Según un informe de Unicef sobre datos oficiales, el país pasó de 777.000 nacimientos en 2014 a 413.000 en 2024, alcanzando una tasa de entre 1,3 y 1,5 hijos por mujer. La postergación de la maternidad, el costo de vida y la desigualdad en las tareas domésticas reconfiguran el mapa poblacional.
La estructura social argentina atraviesa una transformación silenciosa pero contundente que redefine el presente y condicionará las próximas décadas. De acuerdo con el informe “Monitor de la niñez y la adolescencia. Natalidad en Argentina: descenso reciente y perspectivas”, elaborado por Unicef Argentina a partir de datos de la Dirección de Estadísticas e Investigaciones en Salud (DEIS), los nacimientos anuales cayeron prácticamente a la mitad en apenas diez años. La cifra se derrumbó desde los 777.012 registrados en 2014 hasta 413.135 en 2024, lo que representa una contracción del 47%.

Este declive sitúa la tasa global de fecundidad en el rango más bajo jamás registrado en el país: entre 1,3 y 1,5 hijos por mujer. El registro queda muy lejos del umbral de 2,1 necesario para garantizar el reemplazo poblacional y se aproxima a la franja considerada de fecundidad ultrabaja. La comparación histórica exhibe la magnitud del fenómeno: en 2024 nacieron en la Argentina cantidades de bebés equiparables a las de 1948, pero con una población femenina en edad reproductiva tres veces superior.

Para Tucumán y el conjunto del Noroeste Argentino, esta transición demográfica introduce particularidades territoriales sensibles. Tradicionalmente caracterizada por familias más numerosas y una fuerte demanda sobre centros como la Maternidad Nuestra Señora de las Mercedes o los hospitales de Concepción y Monteros, la región observa un comportamiento dispar. Mientras en el extremo sur del país provincias como Santa Cruz registraron una baja del 56% y la Ciudad de Buenos Aires y Jujuy cayeron un 53%, en distritos vecinos del norte como Santiago del Estero (-35%) o en el Litoral como Misiones (-33%) el descenso fue más amortiguado.

Tareas a realizar =>
(1) Indica cuántos hijos por mujer hacen falta para garantizar el reemplazo poblacional según el texto sobre la natalidad en Argentina.
(2) Reescribe como lista el párrafo del texto sobre la natalidad en Argentina que empieza con "Este declive sitúa", conservando sus datos principales.
(3) Prolonga el texto sobre la natalidad en Argentina a partir de su última oración.

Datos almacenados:
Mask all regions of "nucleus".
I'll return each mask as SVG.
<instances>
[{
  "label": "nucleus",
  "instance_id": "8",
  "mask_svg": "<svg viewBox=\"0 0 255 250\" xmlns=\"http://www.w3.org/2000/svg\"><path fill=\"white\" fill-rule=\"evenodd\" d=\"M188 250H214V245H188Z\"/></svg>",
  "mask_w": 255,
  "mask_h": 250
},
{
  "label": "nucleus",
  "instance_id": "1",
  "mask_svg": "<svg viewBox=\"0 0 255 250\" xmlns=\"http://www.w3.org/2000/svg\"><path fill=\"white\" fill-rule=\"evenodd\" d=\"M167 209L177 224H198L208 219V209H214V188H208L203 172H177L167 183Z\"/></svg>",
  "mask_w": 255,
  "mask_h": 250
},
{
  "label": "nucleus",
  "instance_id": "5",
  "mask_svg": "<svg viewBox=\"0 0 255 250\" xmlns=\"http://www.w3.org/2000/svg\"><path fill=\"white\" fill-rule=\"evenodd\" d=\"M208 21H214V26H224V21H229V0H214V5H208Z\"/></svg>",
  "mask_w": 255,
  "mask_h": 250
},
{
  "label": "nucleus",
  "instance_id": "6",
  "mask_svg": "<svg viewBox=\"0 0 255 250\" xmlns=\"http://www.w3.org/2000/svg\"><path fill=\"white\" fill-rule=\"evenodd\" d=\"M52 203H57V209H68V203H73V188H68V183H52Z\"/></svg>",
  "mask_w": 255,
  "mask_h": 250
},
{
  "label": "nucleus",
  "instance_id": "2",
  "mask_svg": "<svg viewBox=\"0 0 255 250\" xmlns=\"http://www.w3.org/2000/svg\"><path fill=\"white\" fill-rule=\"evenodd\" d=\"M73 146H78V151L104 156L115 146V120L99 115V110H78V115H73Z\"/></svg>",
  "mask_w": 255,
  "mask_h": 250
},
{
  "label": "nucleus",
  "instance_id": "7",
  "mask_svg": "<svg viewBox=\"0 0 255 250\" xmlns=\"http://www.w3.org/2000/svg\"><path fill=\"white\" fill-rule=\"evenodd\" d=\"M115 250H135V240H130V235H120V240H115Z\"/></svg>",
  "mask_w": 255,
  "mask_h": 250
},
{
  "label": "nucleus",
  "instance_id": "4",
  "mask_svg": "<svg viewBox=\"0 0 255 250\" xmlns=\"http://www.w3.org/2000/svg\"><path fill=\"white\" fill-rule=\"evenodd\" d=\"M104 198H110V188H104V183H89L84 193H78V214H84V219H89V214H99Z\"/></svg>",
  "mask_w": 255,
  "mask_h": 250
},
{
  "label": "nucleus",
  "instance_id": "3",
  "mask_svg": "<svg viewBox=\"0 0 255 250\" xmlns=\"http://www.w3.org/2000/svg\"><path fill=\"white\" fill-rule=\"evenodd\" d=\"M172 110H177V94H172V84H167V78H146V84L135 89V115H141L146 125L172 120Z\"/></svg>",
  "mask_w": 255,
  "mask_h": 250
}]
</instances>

Respuestas esperadas =>
(1) 2,1 hijos por mujer.

(2)
- La tasa global de fecundidad está en el rango más bajo jamás registrado en el país: entre 1,3 y 1,5 hijos por mujer.
- Queda muy lejos del umbral de 2,1 necesario para el reemplazo poblacional.
- Se acerca a la franja considerada de fecundidad ultrabaja.
- En 2024 nacieron tantos bebés como en 1948, pero con una población femenina en edad reproductiva tres veces mayor.

(3)
Esa heterogeneidad no es neutra: el informe destaca que la tasa de fecundidad actual está fuertemente condicionada por el nivel educativo y el estrato socioeconómico. Las mujeres con secundario completo o estudios superiores muestran la fecundidad más baja, mientras que los índices más altos persisten en los sectores que no completaron la primaria, concentrando la niñez venidera en hogares con marcadas privaciones estructurales.
Especialistas de Unicef, el Centro de Investigaciones del Mar y la Atmósfera y el Fondo de Población de Naciones Unidas (UNFPA) coinciden en que no opera un factor único. Entre las razones sustanciales confluyen el descenso del embarazo adolescente no planificado, el retraso deliberado de la maternidad y, primordialmente, la barrera socioeconómica. Contrario al discurso habitual sobre la renuncia voluntaria a la paternidad, Mariana Isasi, titular de UNFPA Argentina, remarcó que el 57% de las personas expresa el deseo de tener más hijos pero no logra concretarlo ante impedimentos concretos: falta de acceso a la vivienda, inestabilidad laboral y el costo del cuidado. De hecho, dos tercios de las mujeres que concluyeron su ciclo reproductivo no alcanzaron la cantidad de hijos que deseaban.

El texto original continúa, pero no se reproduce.